## GIVEN EXERCISE
Please write out the complete listing that follows, exactly as it reads.

--- Start of DATA LISTING ---

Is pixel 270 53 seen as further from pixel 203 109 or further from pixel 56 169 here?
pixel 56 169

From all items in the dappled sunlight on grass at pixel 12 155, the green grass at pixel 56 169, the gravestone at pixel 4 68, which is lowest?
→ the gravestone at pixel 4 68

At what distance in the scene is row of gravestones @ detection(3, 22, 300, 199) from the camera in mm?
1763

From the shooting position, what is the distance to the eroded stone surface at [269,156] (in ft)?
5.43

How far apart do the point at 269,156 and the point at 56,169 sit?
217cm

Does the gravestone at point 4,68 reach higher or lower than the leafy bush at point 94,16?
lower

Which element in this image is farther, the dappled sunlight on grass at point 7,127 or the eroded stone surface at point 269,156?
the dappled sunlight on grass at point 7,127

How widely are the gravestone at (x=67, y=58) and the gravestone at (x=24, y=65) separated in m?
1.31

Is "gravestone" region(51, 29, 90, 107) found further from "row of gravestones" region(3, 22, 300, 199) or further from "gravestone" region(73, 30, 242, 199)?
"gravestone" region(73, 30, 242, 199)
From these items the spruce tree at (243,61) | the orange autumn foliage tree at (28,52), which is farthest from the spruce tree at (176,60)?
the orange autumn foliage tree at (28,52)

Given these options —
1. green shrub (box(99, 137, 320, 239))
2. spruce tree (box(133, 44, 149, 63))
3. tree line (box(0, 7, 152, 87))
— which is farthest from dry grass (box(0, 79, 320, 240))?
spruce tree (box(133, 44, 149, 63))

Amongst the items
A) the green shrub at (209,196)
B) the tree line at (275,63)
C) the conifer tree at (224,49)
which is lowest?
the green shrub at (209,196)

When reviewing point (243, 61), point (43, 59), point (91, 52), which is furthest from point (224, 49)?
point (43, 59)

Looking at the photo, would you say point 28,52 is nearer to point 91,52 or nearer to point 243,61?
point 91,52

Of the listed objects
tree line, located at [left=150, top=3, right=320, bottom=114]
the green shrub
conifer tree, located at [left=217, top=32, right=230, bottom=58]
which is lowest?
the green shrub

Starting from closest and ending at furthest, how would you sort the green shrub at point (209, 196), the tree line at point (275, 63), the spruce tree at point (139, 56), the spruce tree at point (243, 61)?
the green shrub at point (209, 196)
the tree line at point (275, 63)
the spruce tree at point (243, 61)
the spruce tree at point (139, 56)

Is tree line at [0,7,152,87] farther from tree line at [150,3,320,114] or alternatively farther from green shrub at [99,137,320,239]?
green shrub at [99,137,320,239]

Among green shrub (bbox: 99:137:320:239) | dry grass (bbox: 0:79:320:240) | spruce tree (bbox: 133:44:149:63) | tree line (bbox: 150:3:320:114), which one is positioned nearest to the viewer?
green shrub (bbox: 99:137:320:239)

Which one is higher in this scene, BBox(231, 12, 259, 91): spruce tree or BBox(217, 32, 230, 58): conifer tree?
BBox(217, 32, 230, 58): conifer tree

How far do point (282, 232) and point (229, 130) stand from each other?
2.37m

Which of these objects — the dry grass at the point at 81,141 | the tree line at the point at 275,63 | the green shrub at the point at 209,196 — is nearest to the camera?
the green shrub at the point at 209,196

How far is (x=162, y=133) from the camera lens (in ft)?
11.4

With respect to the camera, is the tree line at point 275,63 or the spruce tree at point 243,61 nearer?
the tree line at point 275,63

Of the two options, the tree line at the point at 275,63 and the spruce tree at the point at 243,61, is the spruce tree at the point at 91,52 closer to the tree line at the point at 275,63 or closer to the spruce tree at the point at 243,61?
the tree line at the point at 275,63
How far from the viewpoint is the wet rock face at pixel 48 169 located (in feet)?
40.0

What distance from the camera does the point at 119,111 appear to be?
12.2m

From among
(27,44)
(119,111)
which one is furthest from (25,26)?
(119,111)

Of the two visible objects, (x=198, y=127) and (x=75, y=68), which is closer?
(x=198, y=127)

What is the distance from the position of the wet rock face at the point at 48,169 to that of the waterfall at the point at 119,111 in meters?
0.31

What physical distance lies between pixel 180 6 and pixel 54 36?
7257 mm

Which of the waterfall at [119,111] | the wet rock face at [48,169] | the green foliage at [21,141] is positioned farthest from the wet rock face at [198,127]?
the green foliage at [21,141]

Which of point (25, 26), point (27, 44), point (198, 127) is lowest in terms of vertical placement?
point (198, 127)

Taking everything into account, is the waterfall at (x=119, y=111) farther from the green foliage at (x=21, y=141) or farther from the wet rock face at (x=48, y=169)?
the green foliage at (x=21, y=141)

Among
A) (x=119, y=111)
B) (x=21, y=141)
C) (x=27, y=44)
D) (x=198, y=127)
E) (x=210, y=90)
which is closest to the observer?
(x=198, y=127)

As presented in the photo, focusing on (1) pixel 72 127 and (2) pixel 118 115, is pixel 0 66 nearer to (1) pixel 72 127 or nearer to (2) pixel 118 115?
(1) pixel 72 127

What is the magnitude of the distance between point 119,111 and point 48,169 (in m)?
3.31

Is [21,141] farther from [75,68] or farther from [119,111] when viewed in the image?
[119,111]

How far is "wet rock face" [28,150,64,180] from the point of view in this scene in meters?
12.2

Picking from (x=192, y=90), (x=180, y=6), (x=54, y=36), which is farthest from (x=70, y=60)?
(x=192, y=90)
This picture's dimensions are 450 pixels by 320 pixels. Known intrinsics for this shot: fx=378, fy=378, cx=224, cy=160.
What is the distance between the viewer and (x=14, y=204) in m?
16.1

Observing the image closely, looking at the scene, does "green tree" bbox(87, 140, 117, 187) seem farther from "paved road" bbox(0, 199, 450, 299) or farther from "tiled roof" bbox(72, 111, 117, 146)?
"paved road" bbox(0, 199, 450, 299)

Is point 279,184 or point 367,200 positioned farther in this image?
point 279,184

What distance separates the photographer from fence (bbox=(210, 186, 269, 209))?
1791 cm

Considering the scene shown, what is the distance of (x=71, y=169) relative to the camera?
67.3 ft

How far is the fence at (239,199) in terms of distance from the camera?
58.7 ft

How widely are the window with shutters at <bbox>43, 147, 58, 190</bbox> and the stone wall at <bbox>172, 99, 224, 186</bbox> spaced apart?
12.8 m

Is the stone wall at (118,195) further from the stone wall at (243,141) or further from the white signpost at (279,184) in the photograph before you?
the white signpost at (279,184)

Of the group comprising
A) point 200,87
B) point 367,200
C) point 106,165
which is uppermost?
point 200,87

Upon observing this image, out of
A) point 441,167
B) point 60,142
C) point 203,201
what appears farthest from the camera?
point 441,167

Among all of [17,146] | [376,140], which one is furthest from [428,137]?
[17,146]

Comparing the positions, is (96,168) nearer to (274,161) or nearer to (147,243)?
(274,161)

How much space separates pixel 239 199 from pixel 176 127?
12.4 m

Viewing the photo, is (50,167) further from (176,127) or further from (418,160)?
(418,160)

--- End of DATA LISTING ---

## EXERCISE OUTPUT
Is pixel 270 53 seen as further from pixel 203 109 or further from pixel 56 169 here?
pixel 56 169

From all items in the dappled sunlight on grass at pixel 12 155, the green grass at pixel 56 169, the gravestone at pixel 4 68, which is lowest?
→ the gravestone at pixel 4 68

At what distance in the scene is row of gravestones @ detection(3, 22, 300, 199) from the camera in mm?
1763

From the shooting position, what is the distance to the eroded stone surface at [269,156] (in ft)?
5.43

How far apart do the point at 269,156 and the point at 56,169 sit?
217cm

Does the gravestone at point 4,68 reach higher or lower than the leafy bush at point 94,16?
lower

Which element in this image is farther, the dappled sunlight on grass at point 7,127 or the eroded stone surface at point 269,156?
the dappled sunlight on grass at point 7,127

How widely are the gravestone at (x=67, y=58) and the gravestone at (x=24, y=65) separated in m?
1.31

Is "gravestone" region(51, 29, 90, 107) found further from "row of gravestones" region(3, 22, 300, 199) or further from "gravestone" region(73, 30, 242, 199)?
"gravestone" region(73, 30, 242, 199)
From these items the spruce tree at (243,61) | the orange autumn foliage tree at (28,52), which is farthest from the spruce tree at (176,60)?
the orange autumn foliage tree at (28,52)

Given these options —
1. green shrub (box(99, 137, 320, 239))
2. spruce tree (box(133, 44, 149, 63))
3. tree line (box(0, 7, 152, 87))
— which is farthest from dry grass (box(0, 79, 320, 240))?
spruce tree (box(133, 44, 149, 63))

Amongst the items
A) the green shrub at (209,196)
B) the tree line at (275,63)
C) the conifer tree at (224,49)
which is lowest?
the green shrub at (209,196)

When reviewing point (243, 61), point (43, 59), point (91, 52), which is furthest from point (224, 49)?
point (43, 59)

Looking at the photo, would you say point 28,52 is nearer to point 91,52 or nearer to point 243,61?
point 91,52

Of the listed objects
tree line, located at [left=150, top=3, right=320, bottom=114]
the green shrub
conifer tree, located at [left=217, top=32, right=230, bottom=58]
which is lowest?
the green shrub

Starting from closest and ending at furthest, how would you sort the green shrub at point (209, 196), the tree line at point (275, 63), the spruce tree at point (139, 56), the spruce tree at point (243, 61)?
the green shrub at point (209, 196)
the tree line at point (275, 63)
the spruce tree at point (243, 61)
the spruce tree at point (139, 56)

Is tree line at [0,7,152,87] farther from tree line at [150,3,320,114] or alternatively farther from green shrub at [99,137,320,239]?
green shrub at [99,137,320,239]

Among green shrub (bbox: 99:137:320:239) | dry grass (bbox: 0:79:320:240) | spruce tree (bbox: 133:44:149:63) | tree line (bbox: 150:3:320:114), which one is positioned nearest to the viewer?
green shrub (bbox: 99:137:320:239)

Which one is higher in this scene, BBox(231, 12, 259, 91): spruce tree or BBox(217, 32, 230, 58): conifer tree?
BBox(217, 32, 230, 58): conifer tree

How far do point (282, 232) and point (229, 130) stand from each other?
2.37m

Which of these objects — the dry grass at the point at 81,141 | the tree line at the point at 275,63 | the green shrub at the point at 209,196 — is nearest to the camera?
the green shrub at the point at 209,196

How far is (x=162, y=133) from the camera lens (in ft)?
11.4

With respect to the camera, is the tree line at point 275,63 or the spruce tree at point 243,61 nearer?
the tree line at point 275,63

Of the two options, the tree line at the point at 275,63 and the spruce tree at the point at 243,61, is the spruce tree at the point at 91,52 closer to the tree line at the point at 275,63 or closer to the spruce tree at the point at 243,61?
the tree line at the point at 275,63
How far from the viewpoint is the wet rock face at pixel 48 169 located (in feet)?
40.0

What distance from the camera does the point at 119,111 appear to be?
12.2m

From among
(27,44)
(119,111)
which one is furthest from (25,26)?
(119,111)

Of the two visible objects, (x=198, y=127) and (x=75, y=68), which is closer?
(x=198, y=127)

What is the distance from the position of the wet rock face at the point at 48,169 to that of the waterfall at the point at 119,111 in meters?
0.31

What physical distance lies between pixel 180 6 and pixel 54 36?
7257 mm

Which of the waterfall at [119,111] | the wet rock face at [48,169] | the green foliage at [21,141] is positioned farthest from the wet rock face at [198,127]?
the green foliage at [21,141]

Which of point (25, 26), point (27, 44), point (198, 127) is lowest in terms of vertical placement?
point (198, 127)

Taking everything into account, is the waterfall at (x=119, y=111) farther from the green foliage at (x=21, y=141) or farther from the wet rock face at (x=48, y=169)?
the green foliage at (x=21, y=141)

Among
A) (x=119, y=111)
B) (x=21, y=141)
C) (x=27, y=44)
D) (x=198, y=127)
E) (x=210, y=90)
which is closest to the observer?
(x=198, y=127)

As presented in the photo, focusing on (1) pixel 72 127 and (2) pixel 118 115, is pixel 0 66 nearer to (1) pixel 72 127 or nearer to (2) pixel 118 115?
(1) pixel 72 127

What is the magnitude of the distance between point 119,111 and point 48,169 (in m)?
3.31

Is [21,141] farther from [75,68] or farther from [119,111] when viewed in the image?
[119,111]

How far is "wet rock face" [28,150,64,180] from the point of view in this scene in meters?
12.2

Picking from (x=192, y=90), (x=180, y=6), (x=54, y=36), which is farthest from (x=70, y=60)?
(x=192, y=90)
This picture's dimensions are 450 pixels by 320 pixels. Known intrinsics for this shot: fx=378, fy=378, cx=224, cy=160.
What is the distance between the viewer and (x=14, y=204) in m?
16.1

Observing the image closely, looking at the scene, does "green tree" bbox(87, 140, 117, 187) seem farther from "paved road" bbox(0, 199, 450, 299) or farther from "tiled roof" bbox(72, 111, 117, 146)?
"paved road" bbox(0, 199, 450, 299)

Is point 279,184 or point 367,200 positioned farther in this image?
point 279,184

What distance separates the photographer from fence (bbox=(210, 186, 269, 209))?
1791 cm

Considering the scene shown, what is the distance of (x=71, y=169) relative to the camera?
67.3 ft

How far is the fence at (239,199) in terms of distance from the camera?
58.7 ft

How widely are the window with shutters at <bbox>43, 147, 58, 190</bbox> and the stone wall at <bbox>172, 99, 224, 186</bbox> spaced apart?
12.8 m

Is the stone wall at (118,195) further from the stone wall at (243,141) or further from the white signpost at (279,184) in the photograph before you?
the white signpost at (279,184)

Of the group comprising
A) point 200,87
B) point 367,200
C) point 106,165
which is uppermost?
point 200,87

Upon observing this image, out of
A) point 441,167
B) point 60,142
C) point 203,201
what appears farthest from the camera?
point 441,167

Among all of [17,146] | [376,140], which one is furthest from [428,137]?
[17,146]

Comparing the positions, is (96,168) nearer to (274,161) or nearer to (147,243)?
(274,161)

How much space separates pixel 239 199 from pixel 176 127?
12.4 m

Viewing the photo, is (50,167) further from (176,127) or further from (418,160)?
(418,160)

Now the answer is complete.